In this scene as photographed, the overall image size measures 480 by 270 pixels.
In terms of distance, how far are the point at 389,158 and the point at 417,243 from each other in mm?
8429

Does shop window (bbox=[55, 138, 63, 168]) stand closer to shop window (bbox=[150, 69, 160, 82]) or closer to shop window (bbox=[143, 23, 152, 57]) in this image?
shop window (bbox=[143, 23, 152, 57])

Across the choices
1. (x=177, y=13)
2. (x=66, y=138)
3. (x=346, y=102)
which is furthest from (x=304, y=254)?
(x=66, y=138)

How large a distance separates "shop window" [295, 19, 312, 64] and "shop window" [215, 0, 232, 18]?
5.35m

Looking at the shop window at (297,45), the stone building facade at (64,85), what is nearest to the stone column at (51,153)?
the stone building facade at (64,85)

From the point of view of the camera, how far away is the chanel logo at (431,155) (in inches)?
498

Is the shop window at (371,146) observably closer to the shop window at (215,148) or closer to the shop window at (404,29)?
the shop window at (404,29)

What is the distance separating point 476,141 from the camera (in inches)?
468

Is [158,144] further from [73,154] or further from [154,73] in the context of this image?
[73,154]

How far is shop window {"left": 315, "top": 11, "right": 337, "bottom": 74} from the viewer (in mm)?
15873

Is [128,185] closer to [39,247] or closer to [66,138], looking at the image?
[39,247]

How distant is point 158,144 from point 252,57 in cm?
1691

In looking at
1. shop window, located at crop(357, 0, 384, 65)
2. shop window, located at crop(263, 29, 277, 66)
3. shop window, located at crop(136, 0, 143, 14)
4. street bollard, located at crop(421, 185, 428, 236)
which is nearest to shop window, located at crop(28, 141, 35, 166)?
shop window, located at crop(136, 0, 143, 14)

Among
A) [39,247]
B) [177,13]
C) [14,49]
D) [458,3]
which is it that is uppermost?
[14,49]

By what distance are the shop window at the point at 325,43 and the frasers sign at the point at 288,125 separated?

-- Exercise description --
Write out the listing above again, swapping each "camera" for "lens" and changing nothing else.

-- Worked answer --
In this scene as photographed, the overall image size measures 480 by 270 pixels.
In terms of distance, how far are the point at 389,158 and the point at 417,243 from each other in mm?
8429

Does shop window (bbox=[55, 138, 63, 168]) stand closer to shop window (bbox=[150, 69, 160, 82]) or closer to shop window (bbox=[143, 23, 152, 57]) in this image?
shop window (bbox=[143, 23, 152, 57])

Across the choices
1. (x=177, y=13)
2. (x=66, y=138)
3. (x=346, y=102)
which is furthest from (x=304, y=254)?
(x=66, y=138)

How large a distance separates "shop window" [295, 19, 312, 64] and "shop window" [215, 0, 232, 18]?
5.35m

Looking at the shop window at (297,45), the stone building facade at (64,85), what is nearest to the stone column at (51,153)?
the stone building facade at (64,85)

From the point of view of the lens, how far away is the chanel logo at (431,155) (in inches)?
498

Is the shop window at (371,146) observably closer to the shop window at (215,148) or closer to the shop window at (404,29)?
the shop window at (404,29)

What is the distance separating point 476,141 from the lens (in inches)?
468

Is [158,144] further from [73,154] or further from [154,73] in the context of this image?
[73,154]

How far is shop window {"left": 315, "top": 11, "right": 337, "bottom": 74} from the viewer (in mm)?
15873

Is [128,185] closer to [39,247] or closer to [66,138], looking at the image?
[39,247]

How distant is point 158,144 from point 252,57 in cm?
1691

In looking at
1. shop window, located at crop(357, 0, 384, 65)
2. shop window, located at crop(263, 29, 277, 66)
3. shop window, located at crop(136, 0, 143, 14)
4. street bollard, located at crop(421, 185, 428, 236)
which is nearest to shop window, located at crop(28, 141, 35, 166)?
shop window, located at crop(136, 0, 143, 14)

Among
A) [39,247]
B) [177,13]
C) [14,49]
D) [458,3]
which is it that is uppermost?
[14,49]

By what distance are the shop window at the point at 325,43 and the frasers sign at the point at 288,125 separated?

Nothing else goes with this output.